CONSEGNA
Quale episodio la recensione del film giudica il migliore dei cinque?

TESTO CITATO

%%

Continuando a cavalcare l’onda del momento, la cattiva abitudine di produrre film ad episodi diretti da vari registi, ancora una volta, una pellicola condivisa. Cinque episodi per altrettanti registi riuniti da un titolo che finisce per essere perentorio, laddove l’amore si sente e aleggia per tutta la durata accompagnata dalla rabbia relativa all’incapacità di riuscire a rappresentarlo nel modo opportuno. Delusione e noia totale.

 

L'indifferenza di Carlo Lizzani: ai piedi di un grande complesso residenziale, una ragazza viene aggredita da due uomini. Su una strada trafficata un uomo e sua moglie restano vittime di un incidente. In entrambi i casi nessuno interviene in loro soccorso dimostrando un grado di indifferenza disturbante. Ispirandosi alla parabola del buon samaritano, Lizzani riesce in modo fedelmente crudele l’egoismo umano ai giorni nostri. L’episodio migliore dei cinque, il più concreto e coinvolgente.

%%

VOCI ELENCATE

%%

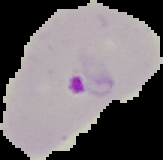
Parasitized.

image type = cell region segmented out of the field of view; surrounding area masked to black
image size = 163×160 pixels
preparation = thin blood film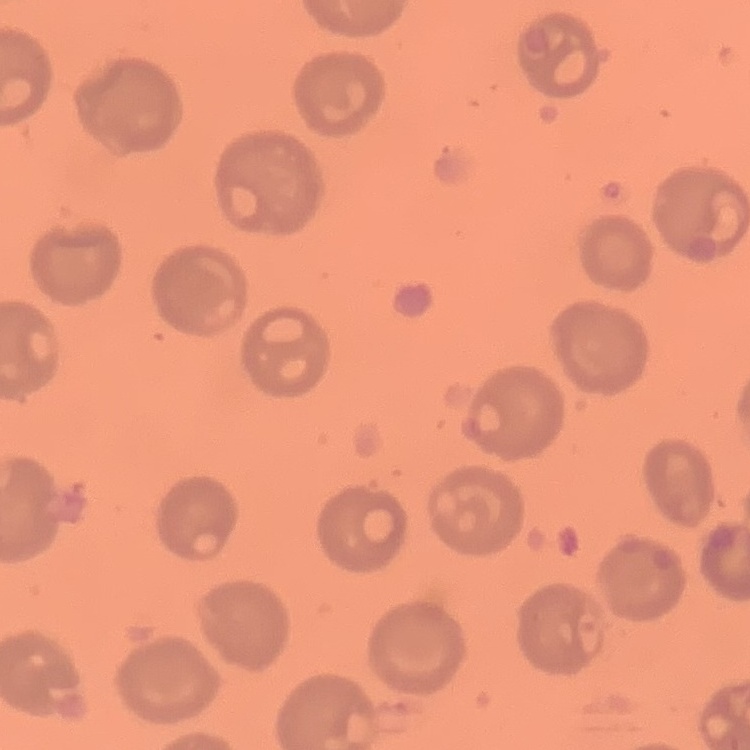

red blood cell morphology = no rouleaux formation
preparation = thin blood film
image type = square crop of a larger photomicrograph
stain = Field's or Giemsa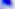

400x magnification. Photomicrograph. Toxoplasma gondii is shown.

%%

RISPOSTA
L'episodio "L'indifferenza" di Carlo Lizzani.